Mammouth de la formation continue

6 juin 2019 : quatre décrets et arrêtés relatifs à la qualité de la formation professionnelle, dans le cadre de la loi du 5 septembre 2018 pour la liberté de choisir son avenir professionnel

Ces décrets et arrêtés créent une pyramide de structures s’imbriquant les unes dans les autres : une structure nationale (France Compétences), des structures de certification labellisées par France Compétences, des organismes certifiés, prestataires d’actions de développement des compétences. Triste Novlangue : pourquoi n’avoir pas conservé le terme usité : « organisme de formation »  ?

La mission des structures de certification labellisées est d’auditer et de certifier la qualité des organismes prestataires : audit initial, audit de surveillance, audit de renouvellement. Les auditeurs devront établir la conformité ou la non-conformité des organismes prestataires selon 7 critères et 32 indicateurs.

  • l’audit est de type procédural : il s’intéresse aux activités et aux ressources ; il ne s’intéresse pas aux résultats obtenus par les individus en formation (obtention ou non d’un diplôme, caractéristiques de l’intégration ou de la réintégration dans l’emploi). Cet audit procédural peut tout à fait être superficiel. S’il ne l’est pas, il est extrêmement lourd et coûteux.
  • ce type d’audit me semble bien moins pertinent que l’audit recourant à la méthode SWOT : points forts, points faibles, opportunités, menaces (pour aller plus loin : chroniques du blog Évaluations)

Le mammouth de la nouvelle formation continue s’appuie sur une confrontation explosive entre centralisation jacobine et concurrence hypertrophiée sur le marché de la certification et de la prestation de formations :

  • centralisation : un modèle unique de certification pour les quelques dizaines de milliers d’organismes prestataires (48 000 selon l’UIMM Lyon)
  • concurrence : liberté de chaque prestataire de choisir la structure de certification pour se faire auditer et certifier.

Ce mammouth va continuer à grandir, à engraisser. A ce jour en effet (cf. chronique à suivre), grandes écoles et universités ne connaissent pas la sauce qui va permettre leur absorption par le modèle unique de certification. Que va devenir l’accréditation de l’offre de formation (loi Fioraso de 2013)?

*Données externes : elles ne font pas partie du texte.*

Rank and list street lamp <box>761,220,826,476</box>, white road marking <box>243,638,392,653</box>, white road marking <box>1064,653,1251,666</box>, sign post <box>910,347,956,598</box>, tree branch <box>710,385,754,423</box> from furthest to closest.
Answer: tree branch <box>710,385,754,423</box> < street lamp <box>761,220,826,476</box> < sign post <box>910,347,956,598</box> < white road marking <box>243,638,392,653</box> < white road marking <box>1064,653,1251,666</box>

France compétences, décrets et arrêtés.

France Compétences. « Créée le 1er janvier 2019 par la loi pour la liberté de choisir son avenir professionnel, France compétences a pour mission d’assurer le financement, la régulation, le contrôle et l’évaluation du système de la formation professionnelle et de l’apprentissage. Son action promeut le développement des compétences, l’acquisition de certifications ainsi qu’une égalité d’accès à la formation professionnelle de l’ensemble des actifs ».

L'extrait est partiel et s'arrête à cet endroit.